L’ONG ajoute que dans des documents internes auxquels elle a eu accès, l’exécutif de l’UE reconnaît que « les acteurs de la sécurité bénéficiant de projets de l’UE peuvent agir à l’encontre des normes internationales en matière de droits de l’Homme ».

Chypre vise le poste de commissaire à la Méditerranée

Les révélations de Human Rights Watch interviennent alors que la présidente de la Commission européenne, Ursula von der Leyen, auditionne les candidats pour le prochain collège de commissaires, qui sera chargé de diriger le travail de l’exécutif de l’UE pour les cinq prochaines années.

Le candidat chypriote, Costas Kadis, a déclaré lundi aux médias du pays que le nouveau poste de commissaire européen pour la Méditerranée était « intéressant » pour son gouvernement.

Ce rôle consistera à superviser les accords de gestion des migrations conclus par l’Union européenne avec les pays du bassin méditerranéen et du nord de l’Afrique, y compris les accords existants avec l’Égypte, le Liban, la Mauritanie et la Tunisie pour freiner les flux de migrants.

Certains de ces accords ont été fortement critiqués par les défenseurs des droits de l’Homme pour avoir ignoré des violations avérées dans ces pays.

Une nouveau « pacte pour la Méditerranée »

Dans ses priorités politiques pour le prochain mandat, Ursula von der Leyen s’est engagée à continuer à développer des « relations stratégiques » sur la migration et la sécurité avec les pays non membres de l’UE, ajoutant qu’un « nouveau pacte pour la Méditerranée » visera à approfondir ces partenariats.

À la suite de son rapport, Human Rights Watch s’interroge sur la pertinence de l’attribution du portefeuille de la Méditerranée à Chypre.

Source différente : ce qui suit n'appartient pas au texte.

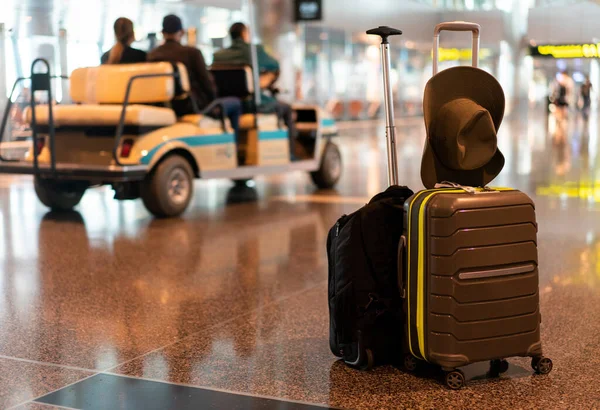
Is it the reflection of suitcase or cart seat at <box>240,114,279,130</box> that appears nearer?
the reflection of suitcase

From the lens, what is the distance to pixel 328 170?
10.9 meters

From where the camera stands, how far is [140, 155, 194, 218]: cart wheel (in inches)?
319

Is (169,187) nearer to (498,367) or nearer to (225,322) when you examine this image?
(225,322)

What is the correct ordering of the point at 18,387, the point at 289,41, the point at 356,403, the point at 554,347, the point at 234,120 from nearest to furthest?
the point at 356,403
the point at 18,387
the point at 554,347
the point at 234,120
the point at 289,41

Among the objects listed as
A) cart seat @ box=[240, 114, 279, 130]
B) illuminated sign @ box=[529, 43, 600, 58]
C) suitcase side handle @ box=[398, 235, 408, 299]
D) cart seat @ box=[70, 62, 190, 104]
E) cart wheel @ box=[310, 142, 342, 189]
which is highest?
illuminated sign @ box=[529, 43, 600, 58]

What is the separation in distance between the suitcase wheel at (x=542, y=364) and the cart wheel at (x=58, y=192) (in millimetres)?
5999

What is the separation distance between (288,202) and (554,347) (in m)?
5.85

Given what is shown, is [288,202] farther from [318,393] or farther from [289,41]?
[289,41]

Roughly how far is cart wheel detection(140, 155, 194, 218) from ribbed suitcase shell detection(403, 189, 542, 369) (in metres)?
5.00

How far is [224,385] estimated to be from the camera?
11.3 ft

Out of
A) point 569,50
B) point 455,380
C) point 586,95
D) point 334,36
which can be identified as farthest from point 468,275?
point 569,50

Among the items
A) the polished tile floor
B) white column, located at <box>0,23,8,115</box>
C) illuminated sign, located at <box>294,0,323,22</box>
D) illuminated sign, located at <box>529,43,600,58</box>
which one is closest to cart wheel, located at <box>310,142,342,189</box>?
the polished tile floor

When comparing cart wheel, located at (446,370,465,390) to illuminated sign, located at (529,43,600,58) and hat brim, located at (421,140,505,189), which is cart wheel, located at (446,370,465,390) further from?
illuminated sign, located at (529,43,600,58)

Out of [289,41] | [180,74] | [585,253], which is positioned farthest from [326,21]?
[585,253]
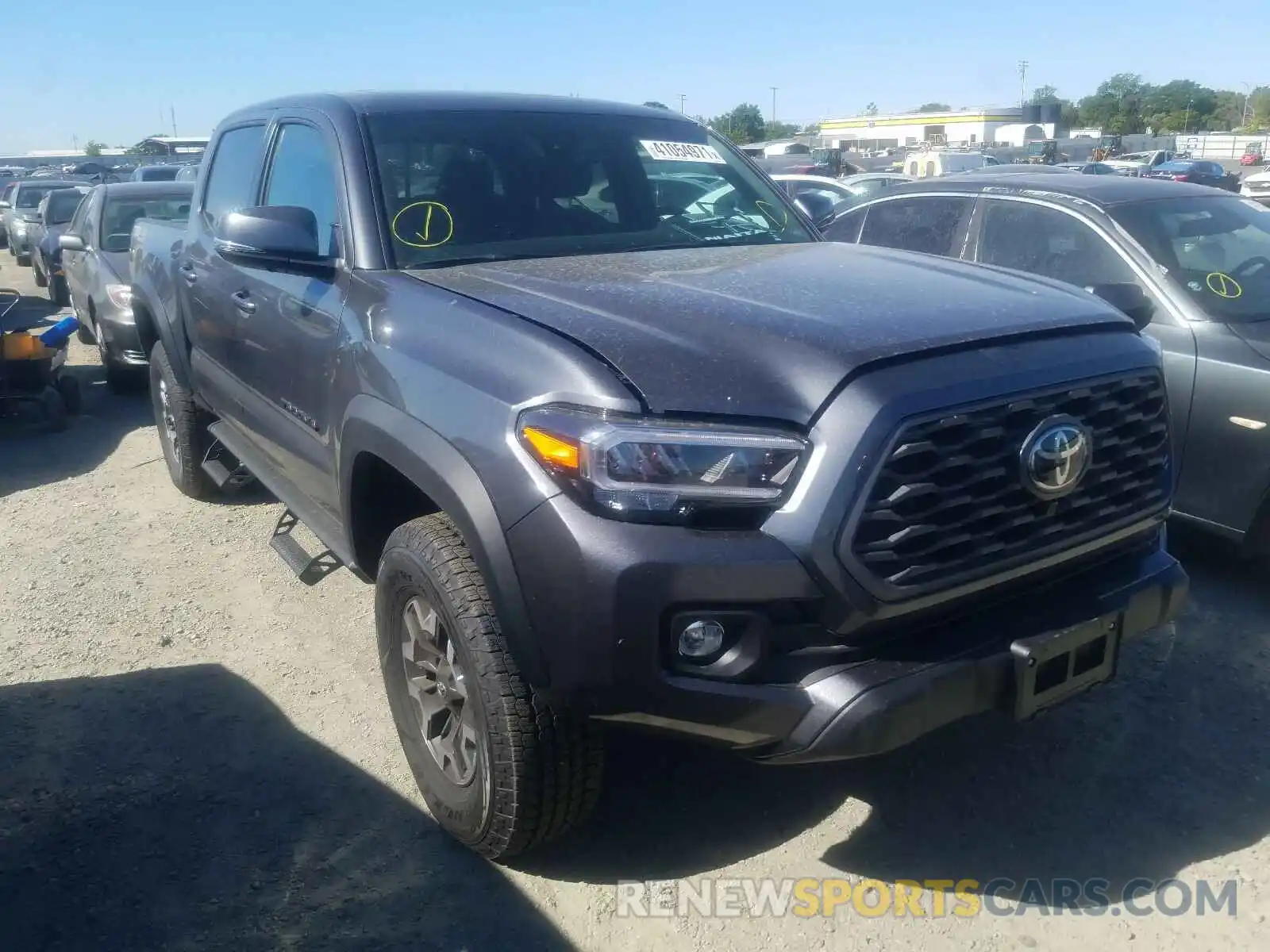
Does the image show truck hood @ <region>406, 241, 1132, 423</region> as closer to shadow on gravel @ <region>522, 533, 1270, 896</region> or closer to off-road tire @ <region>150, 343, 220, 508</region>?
shadow on gravel @ <region>522, 533, 1270, 896</region>

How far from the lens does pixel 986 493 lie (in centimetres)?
245

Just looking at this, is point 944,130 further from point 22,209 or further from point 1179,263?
point 1179,263

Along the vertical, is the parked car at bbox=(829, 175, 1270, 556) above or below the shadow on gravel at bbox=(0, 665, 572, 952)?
above

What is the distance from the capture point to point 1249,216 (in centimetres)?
531

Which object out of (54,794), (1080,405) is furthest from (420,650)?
(1080,405)

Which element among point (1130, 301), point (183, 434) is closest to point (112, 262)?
point (183, 434)

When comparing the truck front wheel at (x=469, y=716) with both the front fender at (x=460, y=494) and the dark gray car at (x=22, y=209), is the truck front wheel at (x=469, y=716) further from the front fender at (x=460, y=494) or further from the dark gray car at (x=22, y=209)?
the dark gray car at (x=22, y=209)

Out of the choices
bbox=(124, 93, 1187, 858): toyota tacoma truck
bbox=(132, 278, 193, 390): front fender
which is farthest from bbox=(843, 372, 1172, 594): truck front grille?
bbox=(132, 278, 193, 390): front fender

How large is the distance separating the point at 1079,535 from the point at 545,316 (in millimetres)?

« Chypre se livre à des expulsions illégales. Elle est liée par les normes très puissantes de l’UE en matière de droits de l’Homme, qui sont ignorées », affirme Nadia Hardman.

« Tant qu’il n’y aura pas de responsabilité pour ces violations flagrantes du droit international, je ne pense pas qu’ils devraient obtenir un portefeuille où ils seront en charge de questions importantes telles que la migration », conclut-elle.